TEXTO:
※

“Cuando se piensa sólo en el juicio de los hombres que aún no han nacido, se actúa con mucho más desembarazo”. Así se expresaba Lluís Companys poco después de la victoria electoral de febrero de 1936, recuperada ya la libertad, en una distendida charla en la residencia presidencial y en la que estaba presente el periodista andaluz Manuel Chaves Nogales. Entre sorbo y sorbo de coñac, el periodista y el presidente catalán charlaron largamente, representando el primero el papel de la oposición conservadora para contrarrestar el sentido izquierdista que imprimía el segundo a su manera de gobernar.

Companys estuvo encerrado en prisión algo más de un año y al salir no sintió la necesidad de acelerar el ritmo de la historia. Ante las urgencias planteadas por los sindicatos y, en especial, por los rabassaires, Companys se comprometió a revertir la política represiva ejercida por las autoridades de Madrid con la intención de aportar soluciones a largo plazo para la política catalana. “No me arrastra ningún anhelo de popularidad” —le decía Companys a Chaves Nogales—, pues por lo que parece entonces le preocupaba qué opinión tendría el pueblo de Cataluña dentro de cincuenta años de las políticas que aprobase su gobierno. Lo importante no era la opinión de sus amigos y correligionarios. Lo importante era el futuro sin tener en cuenta lo popular que uno podía llegar a ser. En política la impopularidad es siempre un riesgo.

Companys no fue jamás ese egoísta individualista que sus enemigos aseguran que era. Fue un hombre de verbo apasionado, eso sí. Incluso podía soliviantarse de vez en cuando si consideraba que lo que se le preguntaba era inadecuado. Y sin embargo no era el irresponsable de cuya caricatura se alimenta la derecha catalana. Companys era un hombre de acción, tanto como lo había sido su predecesor, Francesc Macià, quien también era alérgico a la fría exposición de un ideario. Muchos políticos actúan de esa forma, en carne viva, sin perderse en prolijas justificaciones verbales de su ideario. Les definen sus actos por encima de su pensamiento. Ese podría ser también el caso de Carles Puigdemont.

※

DATOS PROPORCIONADOS:
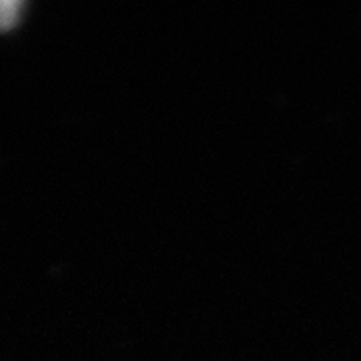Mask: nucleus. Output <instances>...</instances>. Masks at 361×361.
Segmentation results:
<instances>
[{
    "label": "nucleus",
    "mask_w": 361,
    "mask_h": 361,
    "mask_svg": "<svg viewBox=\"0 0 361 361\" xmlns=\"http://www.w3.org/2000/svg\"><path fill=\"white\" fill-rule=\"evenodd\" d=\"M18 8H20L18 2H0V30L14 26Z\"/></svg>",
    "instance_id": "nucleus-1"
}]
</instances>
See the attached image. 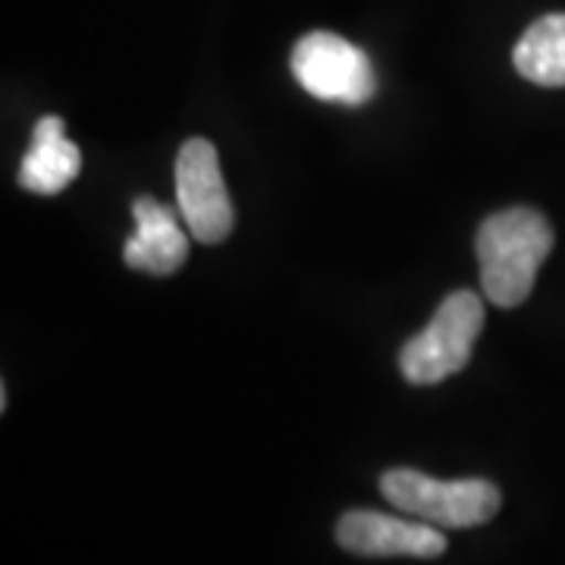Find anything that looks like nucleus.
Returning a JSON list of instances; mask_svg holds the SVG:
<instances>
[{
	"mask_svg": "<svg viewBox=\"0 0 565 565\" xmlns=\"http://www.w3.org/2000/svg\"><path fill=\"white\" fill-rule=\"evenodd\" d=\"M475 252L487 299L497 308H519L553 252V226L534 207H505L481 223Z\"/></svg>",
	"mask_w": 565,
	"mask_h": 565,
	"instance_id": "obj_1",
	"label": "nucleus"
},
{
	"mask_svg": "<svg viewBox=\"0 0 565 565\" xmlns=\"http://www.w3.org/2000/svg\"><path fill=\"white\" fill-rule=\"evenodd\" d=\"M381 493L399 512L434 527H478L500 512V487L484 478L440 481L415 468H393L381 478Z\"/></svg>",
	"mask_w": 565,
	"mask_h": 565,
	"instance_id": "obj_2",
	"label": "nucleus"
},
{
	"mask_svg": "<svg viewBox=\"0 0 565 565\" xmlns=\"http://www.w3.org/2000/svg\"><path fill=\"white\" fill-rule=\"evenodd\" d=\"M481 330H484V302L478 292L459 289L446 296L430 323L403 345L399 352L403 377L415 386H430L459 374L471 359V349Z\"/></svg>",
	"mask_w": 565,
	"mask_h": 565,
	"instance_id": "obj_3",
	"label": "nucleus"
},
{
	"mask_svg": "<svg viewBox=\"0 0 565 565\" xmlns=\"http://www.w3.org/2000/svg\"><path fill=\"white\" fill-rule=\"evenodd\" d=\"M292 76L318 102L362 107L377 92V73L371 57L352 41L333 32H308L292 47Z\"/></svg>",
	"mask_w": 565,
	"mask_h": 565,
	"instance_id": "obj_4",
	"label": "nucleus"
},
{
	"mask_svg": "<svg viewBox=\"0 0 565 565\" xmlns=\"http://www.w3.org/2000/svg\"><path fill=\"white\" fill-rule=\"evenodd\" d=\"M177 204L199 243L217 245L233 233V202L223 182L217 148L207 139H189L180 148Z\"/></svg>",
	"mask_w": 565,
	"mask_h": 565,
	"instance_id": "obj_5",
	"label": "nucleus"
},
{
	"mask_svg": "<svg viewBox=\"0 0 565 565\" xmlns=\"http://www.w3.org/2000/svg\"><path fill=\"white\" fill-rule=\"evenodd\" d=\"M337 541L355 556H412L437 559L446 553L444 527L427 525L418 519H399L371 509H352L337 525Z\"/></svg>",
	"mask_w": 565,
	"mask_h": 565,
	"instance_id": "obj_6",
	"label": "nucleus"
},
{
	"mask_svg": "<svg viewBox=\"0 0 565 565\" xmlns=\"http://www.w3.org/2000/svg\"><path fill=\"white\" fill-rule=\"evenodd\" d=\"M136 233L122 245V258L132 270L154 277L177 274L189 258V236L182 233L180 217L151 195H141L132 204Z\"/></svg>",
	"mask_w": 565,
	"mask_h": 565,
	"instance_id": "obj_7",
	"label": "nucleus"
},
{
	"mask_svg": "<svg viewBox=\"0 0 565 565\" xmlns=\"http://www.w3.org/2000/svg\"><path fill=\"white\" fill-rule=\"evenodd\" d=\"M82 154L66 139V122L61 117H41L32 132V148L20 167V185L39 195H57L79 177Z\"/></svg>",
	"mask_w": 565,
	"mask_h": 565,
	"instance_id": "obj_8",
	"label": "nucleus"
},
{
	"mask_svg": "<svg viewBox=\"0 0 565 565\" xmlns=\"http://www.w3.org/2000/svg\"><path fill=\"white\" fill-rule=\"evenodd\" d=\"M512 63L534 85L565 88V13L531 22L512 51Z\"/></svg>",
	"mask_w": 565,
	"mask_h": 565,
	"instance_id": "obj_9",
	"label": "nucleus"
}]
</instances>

※

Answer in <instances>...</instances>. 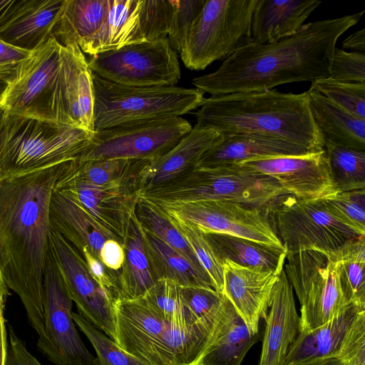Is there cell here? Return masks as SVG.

※

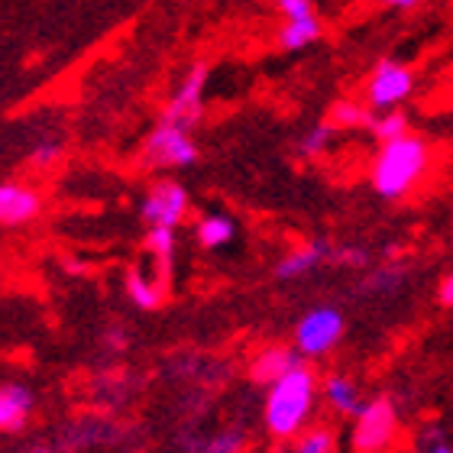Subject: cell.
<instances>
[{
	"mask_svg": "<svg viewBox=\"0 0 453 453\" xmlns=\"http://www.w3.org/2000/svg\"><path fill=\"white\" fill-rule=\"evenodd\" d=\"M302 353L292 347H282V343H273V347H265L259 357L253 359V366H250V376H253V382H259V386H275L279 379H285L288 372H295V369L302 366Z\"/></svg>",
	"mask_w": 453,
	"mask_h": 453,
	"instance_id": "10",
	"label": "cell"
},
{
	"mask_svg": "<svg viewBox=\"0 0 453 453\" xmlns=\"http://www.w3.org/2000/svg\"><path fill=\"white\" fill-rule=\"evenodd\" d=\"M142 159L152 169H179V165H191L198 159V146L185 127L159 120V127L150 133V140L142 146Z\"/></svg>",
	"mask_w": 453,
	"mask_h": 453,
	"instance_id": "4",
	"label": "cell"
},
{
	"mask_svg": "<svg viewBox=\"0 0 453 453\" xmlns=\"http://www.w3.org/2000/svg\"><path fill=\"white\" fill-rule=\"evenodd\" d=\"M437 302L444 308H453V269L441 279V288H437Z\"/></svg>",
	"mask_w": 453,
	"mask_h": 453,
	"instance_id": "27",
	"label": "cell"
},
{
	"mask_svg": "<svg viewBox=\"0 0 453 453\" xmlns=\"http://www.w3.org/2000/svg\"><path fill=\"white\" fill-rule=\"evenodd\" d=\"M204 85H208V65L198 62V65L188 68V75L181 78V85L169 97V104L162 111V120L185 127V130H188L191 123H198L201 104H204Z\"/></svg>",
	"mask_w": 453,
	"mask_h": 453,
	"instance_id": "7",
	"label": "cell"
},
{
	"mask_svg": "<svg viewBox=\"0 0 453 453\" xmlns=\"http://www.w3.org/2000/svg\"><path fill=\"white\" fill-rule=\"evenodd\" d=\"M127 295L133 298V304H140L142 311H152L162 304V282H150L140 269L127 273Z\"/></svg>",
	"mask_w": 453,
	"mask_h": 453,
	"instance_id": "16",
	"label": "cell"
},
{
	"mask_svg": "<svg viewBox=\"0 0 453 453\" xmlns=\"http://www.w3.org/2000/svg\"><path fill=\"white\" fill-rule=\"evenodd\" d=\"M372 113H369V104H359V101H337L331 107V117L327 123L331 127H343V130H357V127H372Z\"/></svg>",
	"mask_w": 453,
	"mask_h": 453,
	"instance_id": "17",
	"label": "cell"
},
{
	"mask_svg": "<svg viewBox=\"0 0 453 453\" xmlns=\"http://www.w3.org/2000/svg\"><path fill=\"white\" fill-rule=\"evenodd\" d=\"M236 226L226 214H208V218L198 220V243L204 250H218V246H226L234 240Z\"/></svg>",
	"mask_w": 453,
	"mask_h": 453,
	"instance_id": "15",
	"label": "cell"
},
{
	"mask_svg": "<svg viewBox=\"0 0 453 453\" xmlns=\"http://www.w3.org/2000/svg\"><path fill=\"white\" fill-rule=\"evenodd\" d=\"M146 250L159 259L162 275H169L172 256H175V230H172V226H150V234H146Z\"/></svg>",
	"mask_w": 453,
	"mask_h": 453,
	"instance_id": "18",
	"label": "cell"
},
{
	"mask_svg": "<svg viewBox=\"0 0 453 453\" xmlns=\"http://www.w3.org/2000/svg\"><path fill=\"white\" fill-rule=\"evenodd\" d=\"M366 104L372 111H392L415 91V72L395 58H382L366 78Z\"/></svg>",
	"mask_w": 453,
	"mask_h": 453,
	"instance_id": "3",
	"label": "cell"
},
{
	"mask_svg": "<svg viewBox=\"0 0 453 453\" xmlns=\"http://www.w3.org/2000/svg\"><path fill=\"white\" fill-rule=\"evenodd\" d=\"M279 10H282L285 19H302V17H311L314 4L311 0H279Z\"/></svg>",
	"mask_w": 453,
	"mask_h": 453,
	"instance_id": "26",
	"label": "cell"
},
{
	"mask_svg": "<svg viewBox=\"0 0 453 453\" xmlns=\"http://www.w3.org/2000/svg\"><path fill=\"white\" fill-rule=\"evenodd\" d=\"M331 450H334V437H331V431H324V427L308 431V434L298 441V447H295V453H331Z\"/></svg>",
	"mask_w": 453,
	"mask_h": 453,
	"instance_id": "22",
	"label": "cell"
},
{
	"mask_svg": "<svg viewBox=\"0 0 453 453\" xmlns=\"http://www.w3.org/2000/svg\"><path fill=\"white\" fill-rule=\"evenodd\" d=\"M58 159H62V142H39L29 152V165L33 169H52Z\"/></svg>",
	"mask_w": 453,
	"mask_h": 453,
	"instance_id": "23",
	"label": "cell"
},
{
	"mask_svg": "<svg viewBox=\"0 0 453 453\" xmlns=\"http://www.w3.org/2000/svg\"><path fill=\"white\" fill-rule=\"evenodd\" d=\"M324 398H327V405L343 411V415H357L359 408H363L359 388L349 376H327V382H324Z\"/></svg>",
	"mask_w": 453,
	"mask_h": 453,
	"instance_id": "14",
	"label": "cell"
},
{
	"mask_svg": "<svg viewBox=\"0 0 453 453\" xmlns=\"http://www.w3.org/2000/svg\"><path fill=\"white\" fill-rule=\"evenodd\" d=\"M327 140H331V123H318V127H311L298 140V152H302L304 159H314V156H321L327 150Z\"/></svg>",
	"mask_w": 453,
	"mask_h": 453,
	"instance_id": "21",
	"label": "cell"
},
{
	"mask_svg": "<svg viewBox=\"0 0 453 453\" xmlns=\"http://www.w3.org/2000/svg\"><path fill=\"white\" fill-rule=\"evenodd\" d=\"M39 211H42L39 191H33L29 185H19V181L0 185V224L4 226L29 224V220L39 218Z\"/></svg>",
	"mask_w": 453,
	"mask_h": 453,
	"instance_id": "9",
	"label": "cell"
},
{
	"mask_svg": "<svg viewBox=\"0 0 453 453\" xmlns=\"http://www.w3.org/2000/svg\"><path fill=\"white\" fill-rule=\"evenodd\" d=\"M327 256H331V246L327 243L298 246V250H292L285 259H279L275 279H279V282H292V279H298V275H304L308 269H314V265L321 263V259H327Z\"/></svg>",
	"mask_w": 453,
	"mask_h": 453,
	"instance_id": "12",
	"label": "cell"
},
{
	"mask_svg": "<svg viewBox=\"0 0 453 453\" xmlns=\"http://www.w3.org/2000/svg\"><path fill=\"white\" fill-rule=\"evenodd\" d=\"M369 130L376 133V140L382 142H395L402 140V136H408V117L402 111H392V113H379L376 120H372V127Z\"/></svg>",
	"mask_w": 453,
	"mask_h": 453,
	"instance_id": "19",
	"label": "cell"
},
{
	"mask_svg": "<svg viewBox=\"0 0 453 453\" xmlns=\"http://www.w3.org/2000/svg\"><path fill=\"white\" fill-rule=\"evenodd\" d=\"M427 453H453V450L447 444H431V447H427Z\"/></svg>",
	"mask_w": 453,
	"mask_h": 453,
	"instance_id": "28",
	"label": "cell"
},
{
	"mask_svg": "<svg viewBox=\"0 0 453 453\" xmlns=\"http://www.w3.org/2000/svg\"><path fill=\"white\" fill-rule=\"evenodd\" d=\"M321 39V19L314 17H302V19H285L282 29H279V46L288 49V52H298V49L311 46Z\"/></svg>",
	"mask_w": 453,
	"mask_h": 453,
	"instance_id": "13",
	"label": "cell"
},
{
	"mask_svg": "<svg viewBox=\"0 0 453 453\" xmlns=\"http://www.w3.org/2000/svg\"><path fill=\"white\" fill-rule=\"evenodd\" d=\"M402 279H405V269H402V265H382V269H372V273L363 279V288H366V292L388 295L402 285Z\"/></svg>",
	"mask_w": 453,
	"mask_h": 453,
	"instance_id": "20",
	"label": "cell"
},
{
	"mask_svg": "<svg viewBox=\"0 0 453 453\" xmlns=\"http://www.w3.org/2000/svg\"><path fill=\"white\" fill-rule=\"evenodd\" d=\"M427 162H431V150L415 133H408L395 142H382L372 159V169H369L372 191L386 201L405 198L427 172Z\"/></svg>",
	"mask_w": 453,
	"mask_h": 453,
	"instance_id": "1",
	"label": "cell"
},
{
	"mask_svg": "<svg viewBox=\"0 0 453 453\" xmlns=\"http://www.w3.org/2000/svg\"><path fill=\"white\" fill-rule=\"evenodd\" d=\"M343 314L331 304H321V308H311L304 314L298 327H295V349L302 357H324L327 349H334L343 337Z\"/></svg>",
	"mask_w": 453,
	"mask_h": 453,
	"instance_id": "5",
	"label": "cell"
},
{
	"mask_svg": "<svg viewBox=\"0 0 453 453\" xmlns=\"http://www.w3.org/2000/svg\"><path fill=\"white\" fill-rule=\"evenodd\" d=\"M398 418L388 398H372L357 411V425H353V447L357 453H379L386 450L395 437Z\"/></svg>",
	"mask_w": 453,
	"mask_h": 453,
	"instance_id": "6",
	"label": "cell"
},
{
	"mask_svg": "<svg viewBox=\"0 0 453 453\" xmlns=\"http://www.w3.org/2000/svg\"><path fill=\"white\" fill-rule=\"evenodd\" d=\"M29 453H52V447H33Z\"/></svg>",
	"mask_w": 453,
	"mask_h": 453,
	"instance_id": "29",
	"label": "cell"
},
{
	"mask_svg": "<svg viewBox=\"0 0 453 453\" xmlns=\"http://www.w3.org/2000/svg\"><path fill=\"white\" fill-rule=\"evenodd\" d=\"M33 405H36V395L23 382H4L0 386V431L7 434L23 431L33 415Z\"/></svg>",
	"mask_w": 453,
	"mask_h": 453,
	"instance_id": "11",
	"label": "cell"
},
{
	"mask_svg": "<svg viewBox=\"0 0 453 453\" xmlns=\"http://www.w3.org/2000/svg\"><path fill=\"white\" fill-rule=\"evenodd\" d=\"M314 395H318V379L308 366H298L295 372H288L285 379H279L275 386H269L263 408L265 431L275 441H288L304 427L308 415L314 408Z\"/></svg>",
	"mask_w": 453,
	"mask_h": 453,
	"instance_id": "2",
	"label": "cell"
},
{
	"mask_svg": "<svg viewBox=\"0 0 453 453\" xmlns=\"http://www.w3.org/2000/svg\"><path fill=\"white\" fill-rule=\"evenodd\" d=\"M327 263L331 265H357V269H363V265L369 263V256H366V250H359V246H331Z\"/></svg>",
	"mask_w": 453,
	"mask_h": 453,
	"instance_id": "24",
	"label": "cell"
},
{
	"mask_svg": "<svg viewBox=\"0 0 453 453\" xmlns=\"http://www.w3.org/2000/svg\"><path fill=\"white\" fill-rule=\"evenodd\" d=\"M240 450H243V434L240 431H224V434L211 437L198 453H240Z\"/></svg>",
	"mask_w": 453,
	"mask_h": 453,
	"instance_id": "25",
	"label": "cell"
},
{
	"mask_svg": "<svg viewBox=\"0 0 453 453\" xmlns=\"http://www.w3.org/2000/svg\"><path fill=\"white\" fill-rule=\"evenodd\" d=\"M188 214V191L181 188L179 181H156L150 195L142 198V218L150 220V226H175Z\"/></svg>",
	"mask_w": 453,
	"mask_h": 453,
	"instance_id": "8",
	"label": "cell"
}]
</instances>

※

TAREA ESCRITA: Transcribe literalmente el fragmento del texto sobre Lluís Companys que va desde "Companys estuvo encerrado" hasta "siempre un riesgo.".

RESULTADO DE LA TAREA:
Companys estuvo encerrado en prisión algo más de un año y al salir no sintió la necesidad de acelerar el ritmo de la historia. Ante las urgencias planteadas por los sindicatos y, en especial, por los rabassaires, Companys se comprometió a revertir la política represiva ejercida por las autoridades de Madrid con la intención de aportar soluciones a largo plazo para la política catalana. “No me arrastra ningún anhelo de popularidad” —le decía Companys a Chaves Nogales—, pues por lo que parece entonces le preocupaba qué opinión tendría el pueblo de Cataluña dentro de cincuenta años de las políticas que aprobase su gobierno. Lo importante no era la opinión de sus amigos y correligionarios. Lo importante era el futuro sin tener en cuenta lo popular que uno podía llegar a ser. En política la impopularidad es siempre un riesgo.